* Exercise requirements
1. In the C++ Unicode thread, rewrite the passage between "But when I copied" and "I fix this?", inclusive, substituting "Fedora" for "ubuntu".
2. In the C++ Unicode thread, which string type does the answer suggest using instead of std::string?
3. Continue the C++ Unicode thread from its final sentence.

* Page extract
1

I am trying to print Unicode characters in C++. My Unicode characters are Old Turkic, I have the font. When I use a letter's code it gives me another characters. For example:

#include <iostream>
#include <string>
using namespace std;

int main()
{
    string str = "\u10C00" // My character's unicode code.
    cout << str << endl;
    return 0;
}

This snipped gives an output of another letter with a 0 just after its end. For example, it gives me this (lets assume that I want to print 'Ö' letter): A0

But when I copied and pasted my actual letter to my source snippet, from character-map application in ubuntu, it gives me what I want. What is the problem here? I mean, I want use the character code way "\u10C00", but it doesn't work properly. I think this string is too long, so it uses the first 6 characters and pops out the 0 at the end. How can I fix this?

Bora Semiz
  • 223
  • 2
  • 14

2 Answers2

2

std::string does not really support unicode, use std::wstring instead. but even std::wstring could have problems since it does not support all sizes.

an alternative would be to use some external string class such as Glib::ustring if you use gtkmm or QString in case of Qt.

* Source data
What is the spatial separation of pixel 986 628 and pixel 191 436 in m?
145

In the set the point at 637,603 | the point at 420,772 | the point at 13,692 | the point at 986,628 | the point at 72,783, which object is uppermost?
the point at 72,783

* Responses per task
1.
But when I copied and pasted my actual letter to my source snippet, from character-map application in Fedora, it gives me what I want. What is the problem here? I mean, I want use the character code way "\u10C00", but it doesn't work properly. I think this string is too long, so it uses the first 6 characters and pops out the 0 at the end. How can I fix this?

2. std::wstring

3.
Almost each GUI toolkit and other libraries provide it's own string class to handle unicode.

codekiddy
  • 5,897
  • 9
  • 50
  • 80
  • Does `std::wstring` supports Private Use Are? Because if I could succeed my trials, I will use that area, since I have a project which involves multiple ancient language. – Bora Semiz Mar 05 '15 at 00:19
  • I'm not sure about that, see this for example: http://stackoverflow.com/questions/19193429/why-are-certain-unicode-characters-causing-stdwcout-to-fail-in-a-console-app – codekiddy Mar 05 '15 at 00:22
2

After escape /u must be exactly 4 hexadecimal characters. If you need more, you should use /U. The second variant takes 8 characters.

Example:

"\u00D6"      // 'Ö' letter
"\u10C00"     // incorrect escape code!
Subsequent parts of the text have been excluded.